Catalogue description India Office Records

This record is held by British Library: Asian and African Studies

Details of IOR
Reference: IOR
Title: India Office Records
Description:

The India Office Records comprise archives created and accumulated by the India Office (1858-1947) and its offshoot the Burma Office (1937-48), or inherited or otherwise acquired by the India Office from its predecessor bodies mainly the East India Company 1600-1858 and the Board of Commissioners for the Affairs of India (1784-1858); also archives created or acquired by the India Office Records acting as the successor to the India and Burma Offices in respect of their archives.

 

The records relate to British commercial and political relations with India, south and south-east Asia, and other countries with which the East India Company established contact; they also contain voluminous information on the British administrations in India and Burma.

Date: 1600-1948
Held by: British Library: Asian and African Studies, not available at The National Archives
Language: English
Creator:

Board of Commissioners for the Affairs of India, 1784-1858

Burma Office, 1937-1948

East India Company, 1600-1858

India Office, 1858-1947

Physical description: 15 km (volumes, files, charters, maps)
Access conditions:

Open to public access except for recent personal files, and a very small number of subject files

Subjects:
  • Burma
  • India
  • Myanmar
  • South Asia
  • South East Asia
  • Colonial countries
  • Government
  • International relations
  • International trade
Administrative / biographical background:

The East India Company was established in 1600 as a joint-stock association of English merchants trading to the 'Indies'. Over a period of 250 years the Company underwent several substantial changes in its basic character and functions. A period of rivalry with a 'New' Company after 1698 resulted in the formation in 1709 of the United Company. This 'new' East India Company was transformed during the second half of the eighteenth century from a mainly commercial body with scattered Asian trading interests into a major territorial power in India with its headquarters at Calcutta. The political implications of this development eventually caused the British Government to institute a standing Board of Commissioners for the Affairs of India (or 'Board of Control') to exercise supervision over the Company's Indian policies. This change in the Company's status, along with other factors, led to the Acts of Parliament of 1813 and 1833, which opened the British trade with the East Indies to all shipping and resulted in the Company's complete withdrawal from its commercial functions.

 

The Company continued to exercise responsibility, under the supervision of the Board, for the government of India until the re-organisation of 1858. With the India Act of 1858 the Company and the Board of Control were replaced by a single new department, the India Office, under a Secretary of State. In 1937, the separation of Burma from India led to the creation in London of a Burma Office separate from the India Office, though still under the same Secretary of State.

 

With the achievement of independence by India and Pakistan in 1947, and by Burma in 1948, both the India and Burma Offices were dissolved.
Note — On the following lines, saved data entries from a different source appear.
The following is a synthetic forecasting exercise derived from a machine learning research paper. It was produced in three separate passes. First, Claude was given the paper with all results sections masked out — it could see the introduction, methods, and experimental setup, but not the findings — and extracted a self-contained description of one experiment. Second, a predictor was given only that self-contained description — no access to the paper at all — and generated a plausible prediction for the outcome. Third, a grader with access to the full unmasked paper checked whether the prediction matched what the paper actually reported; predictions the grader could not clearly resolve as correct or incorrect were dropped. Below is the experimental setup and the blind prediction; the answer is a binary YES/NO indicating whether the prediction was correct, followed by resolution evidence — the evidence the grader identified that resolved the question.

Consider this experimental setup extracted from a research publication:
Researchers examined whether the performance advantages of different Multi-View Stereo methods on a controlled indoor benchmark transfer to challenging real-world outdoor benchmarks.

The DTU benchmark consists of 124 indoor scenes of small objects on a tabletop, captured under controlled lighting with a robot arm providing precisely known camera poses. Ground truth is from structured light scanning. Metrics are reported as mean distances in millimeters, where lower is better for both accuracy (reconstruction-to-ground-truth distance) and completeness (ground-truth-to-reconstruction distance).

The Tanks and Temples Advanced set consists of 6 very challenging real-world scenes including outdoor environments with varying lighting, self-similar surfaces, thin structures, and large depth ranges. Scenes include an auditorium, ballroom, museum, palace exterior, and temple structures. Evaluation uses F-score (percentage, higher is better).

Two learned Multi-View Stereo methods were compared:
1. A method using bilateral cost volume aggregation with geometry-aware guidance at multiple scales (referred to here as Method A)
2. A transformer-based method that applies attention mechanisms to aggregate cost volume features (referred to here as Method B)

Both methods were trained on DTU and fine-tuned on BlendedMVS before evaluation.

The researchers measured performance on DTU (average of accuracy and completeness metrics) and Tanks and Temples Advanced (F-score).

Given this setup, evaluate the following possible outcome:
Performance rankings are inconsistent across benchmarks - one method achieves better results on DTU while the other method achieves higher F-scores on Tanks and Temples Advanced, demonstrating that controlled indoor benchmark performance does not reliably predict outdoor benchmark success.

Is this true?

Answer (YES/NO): NO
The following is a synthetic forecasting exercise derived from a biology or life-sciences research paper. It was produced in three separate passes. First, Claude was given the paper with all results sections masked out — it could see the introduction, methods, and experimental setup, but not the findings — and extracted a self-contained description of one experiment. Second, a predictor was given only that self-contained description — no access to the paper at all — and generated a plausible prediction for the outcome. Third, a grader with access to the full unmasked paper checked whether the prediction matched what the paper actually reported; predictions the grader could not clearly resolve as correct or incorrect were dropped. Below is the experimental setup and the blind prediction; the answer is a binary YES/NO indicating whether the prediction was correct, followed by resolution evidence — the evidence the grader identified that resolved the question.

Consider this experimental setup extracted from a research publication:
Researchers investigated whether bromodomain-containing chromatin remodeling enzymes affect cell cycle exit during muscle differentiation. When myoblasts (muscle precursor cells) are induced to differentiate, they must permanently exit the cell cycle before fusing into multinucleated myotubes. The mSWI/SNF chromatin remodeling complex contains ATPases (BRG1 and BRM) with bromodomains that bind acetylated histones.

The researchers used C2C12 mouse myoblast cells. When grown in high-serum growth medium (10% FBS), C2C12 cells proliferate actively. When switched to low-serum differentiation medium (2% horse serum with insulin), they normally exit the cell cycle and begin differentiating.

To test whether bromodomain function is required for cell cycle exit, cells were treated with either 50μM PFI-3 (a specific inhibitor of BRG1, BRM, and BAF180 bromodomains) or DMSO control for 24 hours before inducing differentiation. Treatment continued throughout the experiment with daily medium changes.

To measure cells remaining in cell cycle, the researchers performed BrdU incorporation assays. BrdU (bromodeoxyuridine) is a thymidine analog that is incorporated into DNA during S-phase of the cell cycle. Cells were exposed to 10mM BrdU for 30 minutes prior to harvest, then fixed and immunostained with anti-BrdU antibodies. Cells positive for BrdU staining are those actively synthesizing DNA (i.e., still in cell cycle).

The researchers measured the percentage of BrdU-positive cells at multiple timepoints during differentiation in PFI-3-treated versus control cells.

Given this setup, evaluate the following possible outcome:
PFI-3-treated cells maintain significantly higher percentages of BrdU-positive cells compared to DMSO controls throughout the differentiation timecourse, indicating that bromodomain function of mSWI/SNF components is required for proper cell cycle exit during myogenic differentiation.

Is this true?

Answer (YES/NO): YES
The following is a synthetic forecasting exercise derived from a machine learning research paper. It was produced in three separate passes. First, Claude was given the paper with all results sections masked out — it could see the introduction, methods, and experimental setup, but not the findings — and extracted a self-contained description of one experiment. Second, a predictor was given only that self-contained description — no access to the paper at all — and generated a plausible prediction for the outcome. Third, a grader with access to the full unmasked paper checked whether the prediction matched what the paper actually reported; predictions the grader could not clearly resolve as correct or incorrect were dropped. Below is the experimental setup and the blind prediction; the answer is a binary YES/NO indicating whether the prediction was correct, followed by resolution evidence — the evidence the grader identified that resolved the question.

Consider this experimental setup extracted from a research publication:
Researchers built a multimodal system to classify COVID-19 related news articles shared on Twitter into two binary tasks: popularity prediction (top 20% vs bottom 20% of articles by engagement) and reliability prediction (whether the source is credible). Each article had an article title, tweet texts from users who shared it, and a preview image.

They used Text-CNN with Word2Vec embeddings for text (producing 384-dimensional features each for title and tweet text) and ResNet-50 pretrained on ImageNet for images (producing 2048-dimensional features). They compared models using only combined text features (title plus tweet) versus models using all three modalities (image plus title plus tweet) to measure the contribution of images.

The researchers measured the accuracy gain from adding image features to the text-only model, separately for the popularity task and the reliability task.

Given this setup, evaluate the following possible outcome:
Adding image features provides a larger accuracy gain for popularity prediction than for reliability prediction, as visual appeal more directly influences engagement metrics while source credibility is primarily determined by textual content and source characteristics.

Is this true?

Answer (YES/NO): NO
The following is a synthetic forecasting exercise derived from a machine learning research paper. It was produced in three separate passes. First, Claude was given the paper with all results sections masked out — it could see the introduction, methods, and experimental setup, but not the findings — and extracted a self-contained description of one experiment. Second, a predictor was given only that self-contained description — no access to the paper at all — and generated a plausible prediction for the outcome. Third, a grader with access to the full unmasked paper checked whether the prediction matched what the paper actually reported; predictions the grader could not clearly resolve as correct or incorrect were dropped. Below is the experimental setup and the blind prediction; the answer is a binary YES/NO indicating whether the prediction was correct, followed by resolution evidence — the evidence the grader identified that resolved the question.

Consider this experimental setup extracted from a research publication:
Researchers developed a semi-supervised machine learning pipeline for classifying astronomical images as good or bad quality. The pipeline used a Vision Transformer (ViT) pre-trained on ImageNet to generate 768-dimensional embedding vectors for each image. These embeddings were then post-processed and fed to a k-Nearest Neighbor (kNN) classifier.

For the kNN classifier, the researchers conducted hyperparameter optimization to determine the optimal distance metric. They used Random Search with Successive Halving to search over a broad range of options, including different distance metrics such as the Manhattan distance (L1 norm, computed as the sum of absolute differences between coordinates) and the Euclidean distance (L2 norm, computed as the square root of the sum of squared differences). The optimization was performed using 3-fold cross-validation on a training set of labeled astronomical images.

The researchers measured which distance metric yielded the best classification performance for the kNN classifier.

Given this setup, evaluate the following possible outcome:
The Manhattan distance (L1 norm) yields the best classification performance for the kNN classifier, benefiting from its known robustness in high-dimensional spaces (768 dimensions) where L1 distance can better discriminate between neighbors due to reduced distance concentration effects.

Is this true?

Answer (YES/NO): YES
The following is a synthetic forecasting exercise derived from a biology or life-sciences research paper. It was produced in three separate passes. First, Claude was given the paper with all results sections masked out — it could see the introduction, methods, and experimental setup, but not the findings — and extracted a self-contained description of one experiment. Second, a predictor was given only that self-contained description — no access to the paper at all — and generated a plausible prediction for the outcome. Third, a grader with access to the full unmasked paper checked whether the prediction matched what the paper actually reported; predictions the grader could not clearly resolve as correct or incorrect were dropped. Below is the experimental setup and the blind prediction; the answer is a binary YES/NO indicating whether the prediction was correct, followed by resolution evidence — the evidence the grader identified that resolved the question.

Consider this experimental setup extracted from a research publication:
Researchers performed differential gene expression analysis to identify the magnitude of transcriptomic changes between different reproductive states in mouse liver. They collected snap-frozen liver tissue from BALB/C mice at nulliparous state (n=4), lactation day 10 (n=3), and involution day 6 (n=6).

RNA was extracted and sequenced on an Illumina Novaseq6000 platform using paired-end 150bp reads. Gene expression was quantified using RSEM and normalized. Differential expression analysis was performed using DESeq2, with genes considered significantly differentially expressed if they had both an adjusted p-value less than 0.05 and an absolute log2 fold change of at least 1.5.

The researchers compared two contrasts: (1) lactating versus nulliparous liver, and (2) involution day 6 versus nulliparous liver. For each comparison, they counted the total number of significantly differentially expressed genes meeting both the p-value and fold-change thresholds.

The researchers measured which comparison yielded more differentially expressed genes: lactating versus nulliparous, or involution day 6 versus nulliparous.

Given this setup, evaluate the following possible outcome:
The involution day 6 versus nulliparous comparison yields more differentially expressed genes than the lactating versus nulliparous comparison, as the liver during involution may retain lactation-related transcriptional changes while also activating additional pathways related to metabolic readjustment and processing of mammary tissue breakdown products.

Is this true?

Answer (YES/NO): NO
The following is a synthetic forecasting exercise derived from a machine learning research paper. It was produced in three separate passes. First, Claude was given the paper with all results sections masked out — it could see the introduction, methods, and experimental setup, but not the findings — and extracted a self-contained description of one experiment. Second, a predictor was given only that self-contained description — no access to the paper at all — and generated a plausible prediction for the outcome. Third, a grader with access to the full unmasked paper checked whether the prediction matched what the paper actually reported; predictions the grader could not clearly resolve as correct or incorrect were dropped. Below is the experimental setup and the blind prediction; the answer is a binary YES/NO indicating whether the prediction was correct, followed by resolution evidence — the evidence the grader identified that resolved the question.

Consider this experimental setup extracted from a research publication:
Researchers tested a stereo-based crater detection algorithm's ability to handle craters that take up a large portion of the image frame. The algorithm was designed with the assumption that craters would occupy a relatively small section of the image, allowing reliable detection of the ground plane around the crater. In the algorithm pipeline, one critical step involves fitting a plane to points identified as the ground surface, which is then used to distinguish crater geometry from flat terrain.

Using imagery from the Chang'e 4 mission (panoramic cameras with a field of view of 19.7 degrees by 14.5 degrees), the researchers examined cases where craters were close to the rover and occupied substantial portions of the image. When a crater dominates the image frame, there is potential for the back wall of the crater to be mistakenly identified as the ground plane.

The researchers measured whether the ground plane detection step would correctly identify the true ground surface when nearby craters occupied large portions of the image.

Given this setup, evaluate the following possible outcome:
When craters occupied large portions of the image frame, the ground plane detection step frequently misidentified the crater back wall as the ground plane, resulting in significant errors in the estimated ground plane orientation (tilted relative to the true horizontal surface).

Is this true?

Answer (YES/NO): YES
Thereafter their archives were administered by the Indian Records Section, from 1962 known as the India Office Records, of the Commonwealth Relations Office (later the Commonwealth Office) and from 1968 by the Foreign and Commonwealth Office.

 

In 1982 the India Office Records (together with the India Office Library) were placed on deposit with the British Library Board and have been administered, as Public Records, by the British Library Oriental and India Office Collections.